DESCRIPTION OF THE TASK
Write the material below as a JSON list of strings, with each line as its own string and blank lines left out.

EXERCISE INPUTS

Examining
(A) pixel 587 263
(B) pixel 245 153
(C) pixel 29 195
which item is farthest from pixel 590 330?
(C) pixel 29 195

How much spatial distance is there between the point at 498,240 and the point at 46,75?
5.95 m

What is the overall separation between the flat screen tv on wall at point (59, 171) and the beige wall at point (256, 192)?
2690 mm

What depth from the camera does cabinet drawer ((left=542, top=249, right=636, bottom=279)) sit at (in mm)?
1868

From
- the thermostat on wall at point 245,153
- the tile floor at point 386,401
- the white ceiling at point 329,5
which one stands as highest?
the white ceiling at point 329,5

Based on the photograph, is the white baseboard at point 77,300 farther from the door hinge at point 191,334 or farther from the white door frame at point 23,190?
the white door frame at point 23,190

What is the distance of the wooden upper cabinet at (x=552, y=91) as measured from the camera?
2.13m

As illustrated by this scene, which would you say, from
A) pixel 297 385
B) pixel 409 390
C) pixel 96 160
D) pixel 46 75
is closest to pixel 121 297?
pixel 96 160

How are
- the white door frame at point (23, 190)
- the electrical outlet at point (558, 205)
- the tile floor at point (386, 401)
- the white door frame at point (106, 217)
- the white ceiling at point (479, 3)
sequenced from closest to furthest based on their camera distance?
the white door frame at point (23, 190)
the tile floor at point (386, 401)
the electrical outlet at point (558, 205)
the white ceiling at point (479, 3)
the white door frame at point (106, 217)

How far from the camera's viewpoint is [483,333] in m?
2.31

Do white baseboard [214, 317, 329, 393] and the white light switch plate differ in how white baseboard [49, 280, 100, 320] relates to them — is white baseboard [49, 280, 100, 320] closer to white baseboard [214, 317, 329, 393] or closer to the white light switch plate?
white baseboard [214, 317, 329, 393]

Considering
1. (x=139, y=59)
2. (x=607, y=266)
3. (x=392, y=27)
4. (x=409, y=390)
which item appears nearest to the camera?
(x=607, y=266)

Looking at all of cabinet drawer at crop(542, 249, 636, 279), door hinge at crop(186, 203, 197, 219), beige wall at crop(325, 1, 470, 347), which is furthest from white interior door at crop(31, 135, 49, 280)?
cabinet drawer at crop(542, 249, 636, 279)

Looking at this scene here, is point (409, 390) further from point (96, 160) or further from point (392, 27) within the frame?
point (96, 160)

SOLUTION TO THE PROBLEM
[
  "Examining",
  "(A) pixel 587 263",
  "(B) pixel 245 153",
  "(C) pixel 29 195",
  "which item is farthest from pixel 590 330?",
  "(C) pixel 29 195",
  "How much spatial distance is there between the point at 498,240 and the point at 46,75?",
  "5.95 m",
  "What is the overall separation between the flat screen tv on wall at point (59, 171) and the beige wall at point (256, 192)?",
  "2690 mm",
  "What depth from the camera does cabinet drawer ((left=542, top=249, right=636, bottom=279)) sit at (in mm)?",
  "1868",
  "From",
  "- the thermostat on wall at point 245,153",
  "- the tile floor at point 386,401",
  "- the white ceiling at point 329,5",
  "which one stands as highest?",
  "the white ceiling at point 329,5",
  "Based on the photograph, is the white baseboard at point 77,300 farther from the door hinge at point 191,334 or farther from the white door frame at point 23,190?",
  "the white door frame at point 23,190",
  "What is the distance of the wooden upper cabinet at (x=552, y=91) as measured from the camera?",
  "2.13m",
  "As illustrated by this scene, which would you say, from",
  "A) pixel 297 385",
  "B) pixel 409 390",
  "C) pixel 96 160",
  "D) pixel 46 75",
  "is closest to pixel 121 297?",
  "pixel 96 160",
  "How are",
  "- the white door frame at point (23, 190)",
  "- the electrical outlet at point (558, 205)",
  "- the tile floor at point (386, 401)",
  "- the white door frame at point (106, 217)",
  "- the white ceiling at point (479, 3)",
  "sequenced from closest to furthest based on their camera distance?",
  "the white door frame at point (23, 190)",
  "the tile floor at point (386, 401)",
  "the electrical outlet at point (558, 205)",
  "the white ceiling at point (479, 3)",
  "the white door frame at point (106, 217)",
  "How far from the camera's viewpoint is [483,333] in m?",
  "2.31",
  "Do white baseboard [214, 317, 329, 393] and the white light switch plate differ in how white baseboard [49, 280, 100, 320] relates to them — is white baseboard [49, 280, 100, 320] closer to white baseboard [214, 317, 329, 393] or closer to the white light switch plate?",
  "white baseboard [214, 317, 329, 393]",
  "Considering",
  "1. (x=139, y=59)",
  "2. (x=607, y=266)",
  "3. (x=392, y=27)",
  "4. (x=409, y=390)",
  "which item appears nearest to the camera?",
  "(x=607, y=266)",
  "Looking at all of cabinet drawer at crop(542, 249, 636, 279), door hinge at crop(186, 203, 197, 219), beige wall at crop(325, 1, 470, 347), which is furthest from white interior door at crop(31, 135, 49, 280)?",
  "cabinet drawer at crop(542, 249, 636, 279)",
  "Looking at this scene here, is point (409, 390) further from point (96, 160) or further from point (392, 27) within the frame?",
  "point (96, 160)"
]